9. The method of claim 8 wherein the fibrin-dependent microcirculation disorder is selected from the group consisting of: diabetic angiopathy, diabetic microangiopathy, diabetic gangrene, diabetic retinopathy, diabetic neuropathy, ulcus cruris, morbus crohn, autoimmune chronic-active hepatitis, idiopathic hepatitis, primary-biliary cirrhosis, multiple sclerosis, Raynaud's disease, tinnitus, sudden loss of hearing, tumor diseases, thrombotic-thrombocytopenic purpura (TTP), nephrosclerosis, prerenal hypertension, haemolytic-uremic syndrome (HUS), arterial hypertension, vascular dementia, Alzheimer's disease, Sudeck's disease, central-veneous thrombosis of the eye, ischemic optic neuropathy, homocystine-induced vasculopathy, ischemic heart diseases, coronary heart diseases, myocardial infarction, myocardial reinfarction, and atherosclerosis.

10. The method of claim 1 or 2 wherein a plasma level of about 0.2 to 5 &mgr;mol/L of the pyrimido-pyrimidine is maintained.

11. The method of claim 1 or 2 wherein the pyrimido-pyrimidine is administered using an oral sustained release formulation, an immediate release formulation, or a parenteral formulation.

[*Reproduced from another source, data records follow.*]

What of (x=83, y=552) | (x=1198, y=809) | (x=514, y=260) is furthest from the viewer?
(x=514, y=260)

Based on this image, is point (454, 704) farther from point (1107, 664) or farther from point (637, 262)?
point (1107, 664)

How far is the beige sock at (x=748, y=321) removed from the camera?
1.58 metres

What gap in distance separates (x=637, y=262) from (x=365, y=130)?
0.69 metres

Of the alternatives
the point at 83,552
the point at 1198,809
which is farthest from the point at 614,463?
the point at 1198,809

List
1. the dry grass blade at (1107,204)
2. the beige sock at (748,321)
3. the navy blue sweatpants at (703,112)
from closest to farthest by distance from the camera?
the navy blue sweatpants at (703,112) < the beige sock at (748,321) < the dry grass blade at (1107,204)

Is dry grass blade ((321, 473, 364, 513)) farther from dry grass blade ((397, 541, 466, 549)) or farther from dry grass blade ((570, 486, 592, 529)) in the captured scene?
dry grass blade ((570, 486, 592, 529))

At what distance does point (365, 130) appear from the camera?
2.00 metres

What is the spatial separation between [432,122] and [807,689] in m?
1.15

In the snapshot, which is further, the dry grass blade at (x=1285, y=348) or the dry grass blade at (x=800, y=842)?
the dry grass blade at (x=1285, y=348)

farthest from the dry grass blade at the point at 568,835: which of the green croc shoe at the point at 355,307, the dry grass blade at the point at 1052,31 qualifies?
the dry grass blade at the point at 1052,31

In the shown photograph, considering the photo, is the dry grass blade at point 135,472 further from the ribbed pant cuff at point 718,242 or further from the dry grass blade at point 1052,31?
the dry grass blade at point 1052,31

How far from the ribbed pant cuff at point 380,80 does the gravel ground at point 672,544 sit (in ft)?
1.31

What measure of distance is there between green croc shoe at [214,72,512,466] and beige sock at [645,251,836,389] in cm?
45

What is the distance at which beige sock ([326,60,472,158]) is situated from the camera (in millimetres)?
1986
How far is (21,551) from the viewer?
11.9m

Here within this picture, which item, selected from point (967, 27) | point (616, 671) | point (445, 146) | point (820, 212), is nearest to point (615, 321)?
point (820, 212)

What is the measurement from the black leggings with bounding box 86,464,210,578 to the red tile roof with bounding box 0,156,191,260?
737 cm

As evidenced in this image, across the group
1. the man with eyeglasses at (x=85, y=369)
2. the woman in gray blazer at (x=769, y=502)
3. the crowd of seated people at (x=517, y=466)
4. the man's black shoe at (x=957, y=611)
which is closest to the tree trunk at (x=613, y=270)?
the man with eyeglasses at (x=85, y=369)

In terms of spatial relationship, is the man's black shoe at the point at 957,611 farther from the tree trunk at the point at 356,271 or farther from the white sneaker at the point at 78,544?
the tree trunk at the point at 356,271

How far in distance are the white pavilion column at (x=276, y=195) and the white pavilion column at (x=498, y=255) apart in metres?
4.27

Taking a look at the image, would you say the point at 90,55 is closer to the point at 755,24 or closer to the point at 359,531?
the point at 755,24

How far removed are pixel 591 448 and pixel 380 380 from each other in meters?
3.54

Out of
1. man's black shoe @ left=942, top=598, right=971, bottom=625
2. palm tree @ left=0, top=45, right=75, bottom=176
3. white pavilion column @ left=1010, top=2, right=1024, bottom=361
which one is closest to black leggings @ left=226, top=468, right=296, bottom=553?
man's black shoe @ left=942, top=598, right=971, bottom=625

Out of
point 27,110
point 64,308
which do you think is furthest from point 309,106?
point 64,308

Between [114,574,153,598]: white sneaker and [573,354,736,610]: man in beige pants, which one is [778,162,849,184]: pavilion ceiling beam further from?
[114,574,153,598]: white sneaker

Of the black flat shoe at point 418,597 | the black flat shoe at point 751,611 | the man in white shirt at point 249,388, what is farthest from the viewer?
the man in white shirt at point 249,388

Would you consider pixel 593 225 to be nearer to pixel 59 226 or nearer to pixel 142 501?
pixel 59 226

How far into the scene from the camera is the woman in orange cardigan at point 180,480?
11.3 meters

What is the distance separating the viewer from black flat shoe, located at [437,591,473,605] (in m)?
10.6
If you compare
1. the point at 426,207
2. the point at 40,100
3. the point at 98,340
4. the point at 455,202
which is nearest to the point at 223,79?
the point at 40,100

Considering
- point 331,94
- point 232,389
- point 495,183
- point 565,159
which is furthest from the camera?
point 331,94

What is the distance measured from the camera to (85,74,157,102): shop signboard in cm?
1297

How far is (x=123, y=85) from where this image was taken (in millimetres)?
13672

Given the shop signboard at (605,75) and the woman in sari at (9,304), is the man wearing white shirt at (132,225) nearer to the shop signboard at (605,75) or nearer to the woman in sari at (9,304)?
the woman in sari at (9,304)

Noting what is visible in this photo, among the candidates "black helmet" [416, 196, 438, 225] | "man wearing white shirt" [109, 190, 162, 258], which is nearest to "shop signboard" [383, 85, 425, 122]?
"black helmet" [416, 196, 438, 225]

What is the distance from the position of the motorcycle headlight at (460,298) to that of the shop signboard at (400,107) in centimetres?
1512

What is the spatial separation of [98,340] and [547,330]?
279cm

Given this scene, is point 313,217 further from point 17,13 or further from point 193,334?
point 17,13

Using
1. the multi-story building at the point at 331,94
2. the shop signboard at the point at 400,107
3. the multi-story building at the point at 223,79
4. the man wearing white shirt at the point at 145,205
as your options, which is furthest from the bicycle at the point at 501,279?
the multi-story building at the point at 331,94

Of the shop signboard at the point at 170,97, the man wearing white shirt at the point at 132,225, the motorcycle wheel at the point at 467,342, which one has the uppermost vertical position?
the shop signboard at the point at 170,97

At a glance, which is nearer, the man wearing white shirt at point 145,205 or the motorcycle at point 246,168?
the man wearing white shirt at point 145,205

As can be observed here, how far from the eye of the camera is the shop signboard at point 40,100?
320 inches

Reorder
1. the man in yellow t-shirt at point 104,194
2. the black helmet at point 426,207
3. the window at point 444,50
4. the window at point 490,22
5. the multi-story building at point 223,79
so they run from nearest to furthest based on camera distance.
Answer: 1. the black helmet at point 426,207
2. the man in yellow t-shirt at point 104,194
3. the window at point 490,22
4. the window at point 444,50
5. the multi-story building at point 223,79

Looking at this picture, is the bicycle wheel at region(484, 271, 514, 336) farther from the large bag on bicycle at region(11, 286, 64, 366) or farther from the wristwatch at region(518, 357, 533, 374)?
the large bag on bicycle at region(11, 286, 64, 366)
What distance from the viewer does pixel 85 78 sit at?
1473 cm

12. The method of claim 1 or 2 wherein the pyrimido-pyrimidine is administered orally in a daily dosage of 25 to 450 mg or parenterally in a dosage of 0.5 to 5 mg/kg body weight during 24 hours.

13. The method of claim 2 wherein the pharmaceutical composition comprises the pyrimido-pyrimidine in combination with acetylsalicylic acid (ASA) as the other antithrombotic agent, administered orally in a daily dosage of 10 to 30 mg of ASA together with 50 to 300 mg of the pyrimido-pyrimidine.

14. The method of claim 8 wherein a plasma level of dipyridamole or mopidamol of about 0.2 to 50 &mgr;mol/L is maintained when treating a microcirculation disorder associated with increased cell fragmentation.

15. The method of claim 14 further comprising administering an oral daily dosage of about 10 to 30 mg of acetylsalicylic acid (ASA).